Présidentielle en Guinée et fermeture générale des frontières sur fond de manque de sérénité. 

Le ministère de l’Administration du Territoire et de la Décentralisation a annoncé la fermeture temporaire de toutes les frontières terrestres et maritimes du pays en ce samedi 27 décembre 2025. 

Cette mesure prise au lendemain des élections présidentielles du 28 décembre 2025 entre en vigueur dès ce samedi à minuit et se terminera selon ledit communiqué le dimanche 28 décembre à minuit.

Quant aux frontières aériennes, elles resteront fermées de dimanche à 5h00 du matin pour ne rouvrir que le soir du même jour à 20h00.

À cela s’ajoute aussi l’interdiction totale de circulation des véhicules, motos et tricycles sur l’ensemble du territoire national entre 6h00 et 18h00 de ce dimanche 28 Décembre 2025 peut-on lire dans le communiqué. 

Une mesure exceptionnelle, justifiée selon les autorités, par des « impératifs de sécurité et de sérénité nationale ».

Cependant, le gouvernement prévoit un dispositif dérogatoire strict : des laissez-passer codifiés seront délivrés uniquement dans des cas de nécessité absolue. 

Ces autorisations spéciales seront octroyées par le Poste de Commandement Opérationnel de Sécurité Intérieure (PCO-SI) ou la Direction Générale des Élections (DGE).

L’arrêté ministériel a été diffusé en cette soirée du samedi 27 décembre, confirmant le caractère exceptionnel et temporaire de ces restrictions. 

Pour rappel, la junte militaire pilotée par Mamadi Doumbouya organise son élection sur fond d’un parjure et sa trahison de la parole donnée après quatre ans de transition politique trompe l’œil. 

Tout porte à croire qu’il organise les élections présidentielles que pour les gagner, puisqu’il a exclu tous les grands partis politiques du processus électoral et dirige le pays d’une main de fer.

Manque de sérénité du pouvoir militaire

On assiste depuis hier samedi nuit à des altercations violentes entre les forces spéciales et de pers non identifiées dans la banlieue de Conakry plus précisément à Sonfonia-AFRICOF. 

Les populations font état de blessés graves et de lourds dégâts après plusieurs heures d’échanges de tirs à Sonfonia.
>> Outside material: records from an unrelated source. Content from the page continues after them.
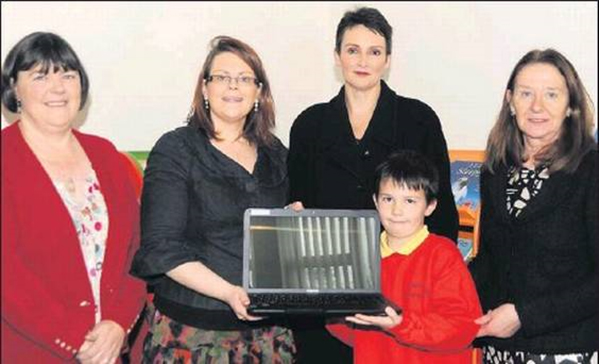 Noelle Foley, Marketing and Advertising Executive with the Corkman newspaper preseting the prize of a laptop for the school to Michael Cox, a pupil at St. Joseph's Infant School Charleville, who won the Hallowe'en Writing Competition in 2012.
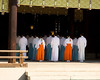 A group of priests are lined up into five rows of five people each, receding into the shadow of the inner sanctuary of the temple. This was viewed at a traditional Shinto temple in Japan.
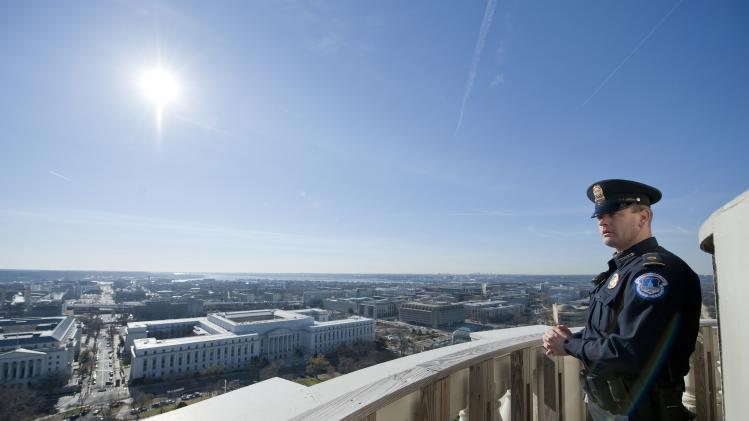 U.S. Capitol police officer looks South from the dome of the U.S. Capitol during a media tour on Capitol Hill in Washington
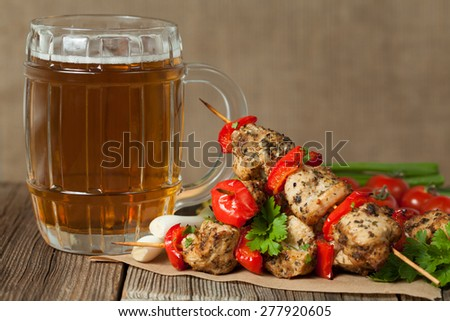 Gourmet chiken kebab skewer barbecue meat on bamboo sticks with glass of beer on rustic wooden table background. Rustic style, natural light. - stock photo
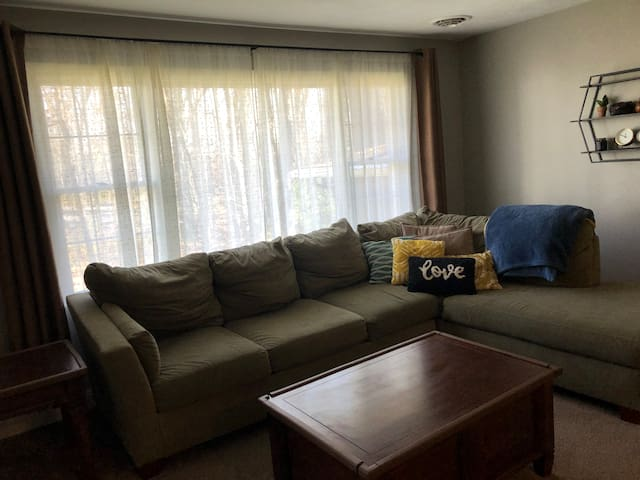 Plenty of seating in the living room to spend time relaxing before and after the game. Sofa can also easily sleep two adults.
Selon les témoignages des habitants, ces échanges de tirs ont débuté entre 4 heures et se sont poursuivis jusqu’à 8 heures du matin. 

Des tirs d’armes automatiques et de fortes détonations ont été entendus, provoquant la panique au sein de la population. Les vidéos amateurs des habitants de ce quartier populaire relayées sur les réseaux sociaux témoignent le caractère violent de cet incident grave digne d’un pays ingouvernable. 

À ce stade, les autorités n’ont pas encore communiqué officiellement sur les causes exactes de ces événements….

Ces événements confirment ce que nous avons décrit dans nos précédents articles où l’on voit un manque de confiance et de sérénité du pouvoir militaire. 

C’est ce qui explique aussi le renforcement de la sécurité présidentielle, les purges au sein de l’armée, le retour de militaires envoyés à la retraite, son recul paranoïaque et son absence avérée à la campagne électorale. Il y règne un manque de sérénité totale du côté du camp de la démesure et du despotisme.